Written request 1 - In the interview excerpt about writing, what was the name of the longest running comic book series the writer made as a child?

Text excerpt -
When did you begin writing?

I’ve been writing since childhood. Creativity was an innate and essential part of my nature as far back as I can remember. When I was younger I was more visually focused, as I loved drawing and painting. What I did was always connected with storytelling, however. I created characters, worlds and adventures and made my own comic books from the time I was about 7 or 8 years old. My longest running series was called King Croc, a quirky and comical fantasy series about a reptilian anti-hero whose job was to conquer the galaxy but who really couldn’t be bothered. He would rather sit at home eating doughnuts that conquer planets. Who wouldn’t? I still have some of those comics in a drawer.

When I was in my teens I began work on a very different project; laying the groundwork for what would eventually become the novel I am about to publish, The Key of Alanar! This was originally intended as a serialised television series or series of movies, but not knowing how to even begin with such a lofty project, I decided to make it a series of novels instead. Having worked on this for the best part of my life, and invested so much time, energy and love in it, I’m truly excited that I am finally able to share this creative vision with the world. (The Key of Alanar is already available to preorder on Amazon for a 14 September release!)

What inspired me to write my first books?

I grew up with a great love of science fiction and fantasy. Already something of a dreamer, it really stirred my imagination and I loved nothing more than to transport myself to other worlds, times and places. But for me the genre was far more than simple escapism. Even in my early teens I really loved that sci-fi and fantasy could be used as a means of exploring ideas, themes and human potential. I was always a bit of a deep thinker, and I loved when books, films and television had a little depth; a purpose behind telling a story.

Given records -
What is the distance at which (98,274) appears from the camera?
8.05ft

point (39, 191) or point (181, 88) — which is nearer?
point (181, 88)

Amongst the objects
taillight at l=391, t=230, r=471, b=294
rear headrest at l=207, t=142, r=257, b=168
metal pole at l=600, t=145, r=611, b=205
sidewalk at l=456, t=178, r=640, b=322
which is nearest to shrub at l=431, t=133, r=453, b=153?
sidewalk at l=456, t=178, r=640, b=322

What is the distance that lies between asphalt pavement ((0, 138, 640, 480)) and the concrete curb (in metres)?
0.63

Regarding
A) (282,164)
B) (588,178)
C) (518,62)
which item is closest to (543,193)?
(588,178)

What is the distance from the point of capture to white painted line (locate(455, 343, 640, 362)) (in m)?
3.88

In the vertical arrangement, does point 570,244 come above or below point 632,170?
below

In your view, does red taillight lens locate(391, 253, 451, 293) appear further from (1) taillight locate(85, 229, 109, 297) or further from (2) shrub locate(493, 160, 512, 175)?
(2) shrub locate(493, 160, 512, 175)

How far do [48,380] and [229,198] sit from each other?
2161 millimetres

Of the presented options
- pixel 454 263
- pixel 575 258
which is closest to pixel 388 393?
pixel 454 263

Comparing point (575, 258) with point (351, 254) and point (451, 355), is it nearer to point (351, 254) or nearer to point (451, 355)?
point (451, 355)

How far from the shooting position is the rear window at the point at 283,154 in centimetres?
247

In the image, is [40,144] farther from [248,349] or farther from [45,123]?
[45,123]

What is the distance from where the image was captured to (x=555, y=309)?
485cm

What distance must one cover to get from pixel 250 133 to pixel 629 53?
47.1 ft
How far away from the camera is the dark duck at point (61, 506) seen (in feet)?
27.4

Written request 2 - Format the stretch of the records from the line containing "Of the presented options" through the end of the records as a Markdown table with the columns Row and Line, numbering each row and leaving out blank lines.

Full output 1 - King Croc

Full output 2 -
| Row | Line |
|---|---|
| 1 | Of the presented options |
| 2 | - pixel 454 263 |
| 3 | - pixel 575 258 |
| 4 | which is closest to pixel 388 393? |
| 5 | pixel 454 263 |
| 6 | Comparing point (575, 258) with point (351, 254) and point (451, 355), is it nearer to point (351, 254) or nearer to point (451, 355)? |
| 7 | point (451, 355) |
| 8 | How far from the shooting position is the rear window at the point at 283,154 in centimetres? |
| 9 | 247 |
| 10 | In the image, is [40,144] farther from [248,349] or farther from [45,123]? |
| 11 | [45,123] |
| 12 | What is the distance from where the image was captured to (x=555, y=309)? |
| 13 | 485cm |
| 14 | What distance must one cover to get from pixel 250 133 to pixel 629 53? |
| 15 | 47.1 ft |
| 16 | How far away from the camera is the dark duck at point (61, 506) seen (in feet)? |
| 17 | 27.4 |